» **DESCRIPTION OF THE TASK**
When you transcribe the lines below, keep every word the same and leave the pictures behind.

Stored data entries:
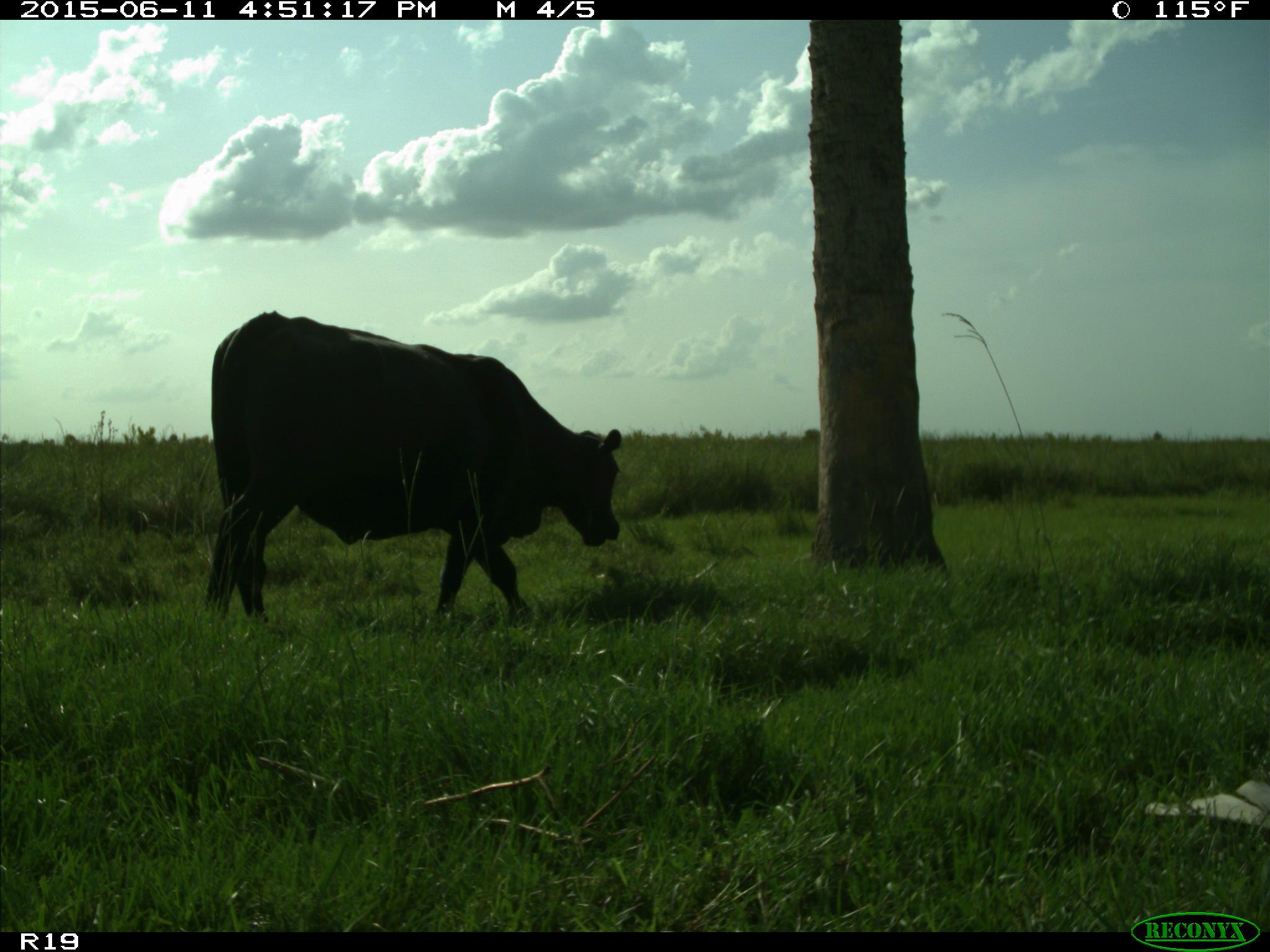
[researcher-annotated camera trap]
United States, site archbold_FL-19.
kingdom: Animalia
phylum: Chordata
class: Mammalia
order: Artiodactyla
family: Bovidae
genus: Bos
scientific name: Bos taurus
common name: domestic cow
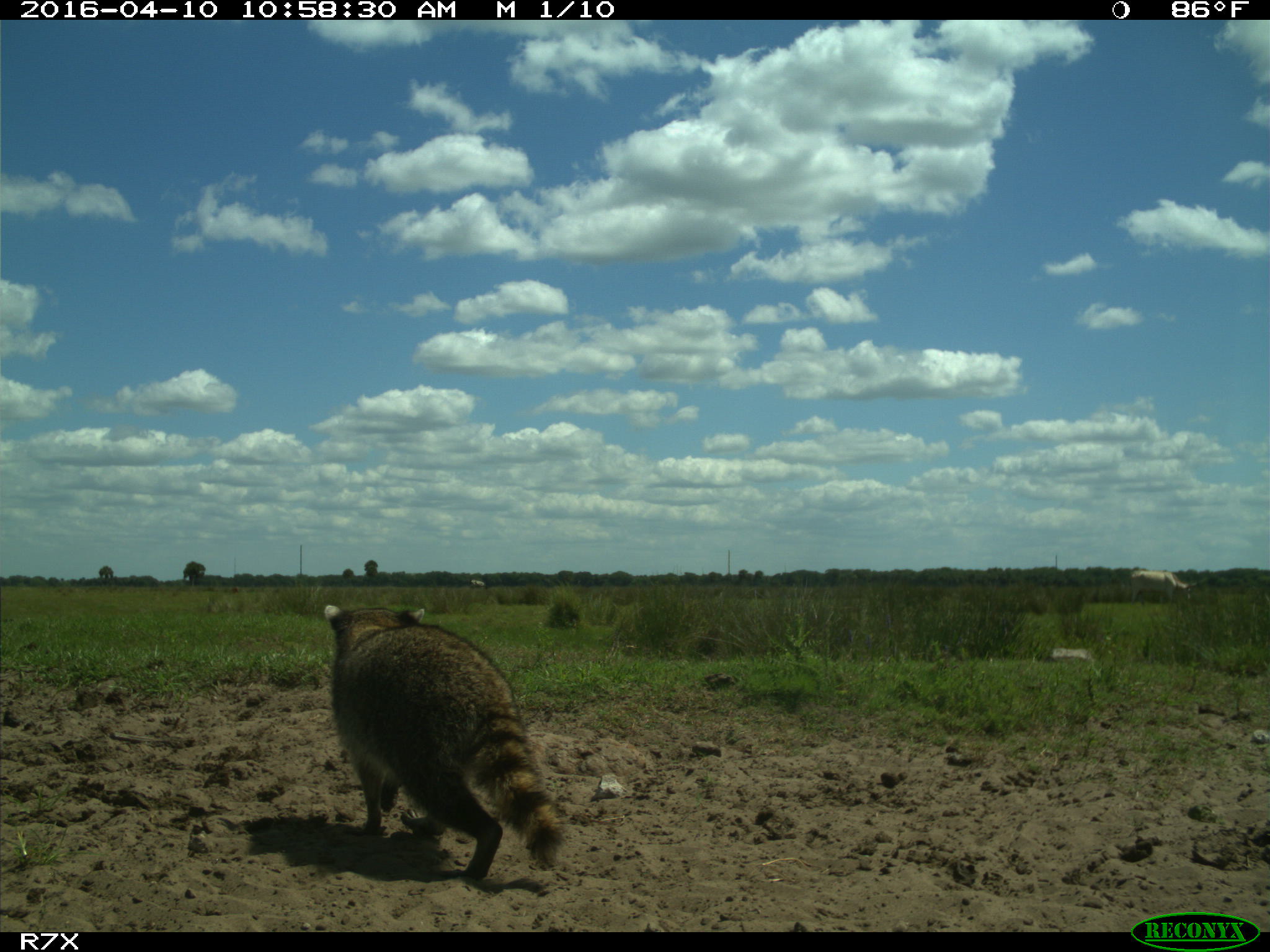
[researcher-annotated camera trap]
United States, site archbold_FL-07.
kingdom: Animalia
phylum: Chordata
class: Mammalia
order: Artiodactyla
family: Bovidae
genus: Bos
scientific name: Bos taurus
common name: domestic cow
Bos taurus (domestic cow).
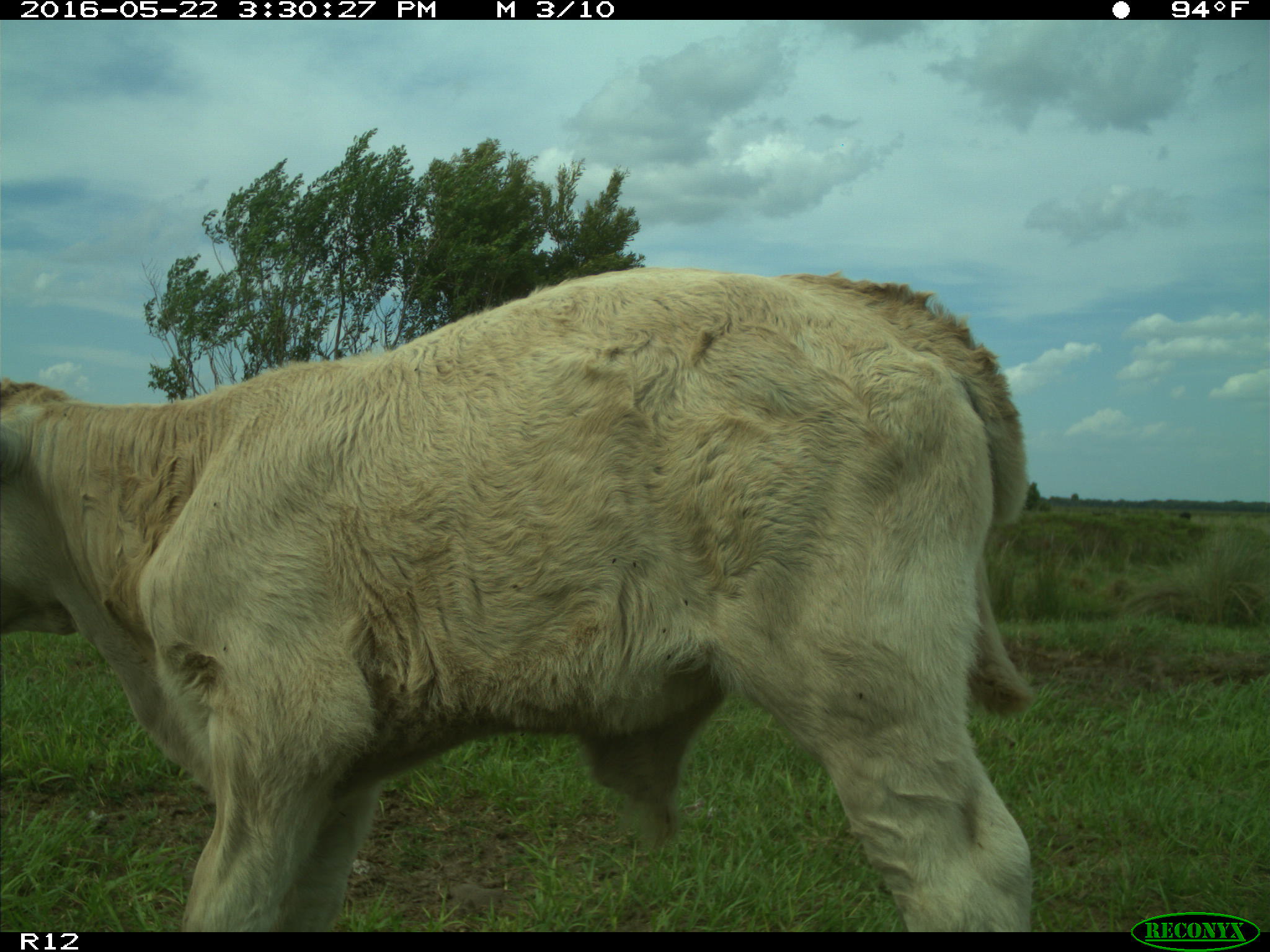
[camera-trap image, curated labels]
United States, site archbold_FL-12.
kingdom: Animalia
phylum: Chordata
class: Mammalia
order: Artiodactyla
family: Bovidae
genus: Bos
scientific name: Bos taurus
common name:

» **WRITTEN ANSWER**
[researcher-annotated camera trap]
United States, site archbold_FL-19.
kingdom: Animalia
phylum: Chordata
class: Mammalia
order: Artiodactyla
family: Bovidae
genus: Bos
scientific name: Bos taurus
common name: domestic cow
[researcher-annotated camera trap]
United States, site archbold_FL-07.
kingdom: Animalia
phylum: Chordata
class: Mammalia
order: Artiodactyla
family: Bovidae
genus: Bos
scientific name: Bos taurus
common name: domestic cow
Bos taurus (domestic cow).
[camera-trap image, curated labels]
United States, site archbold_FL-12.
kingdom: Animalia
phylum: Chordata
class: Mammalia
order: Artiodactyla
family: Bovidae
genus: Bos
scientific name: Bos taurus
common name:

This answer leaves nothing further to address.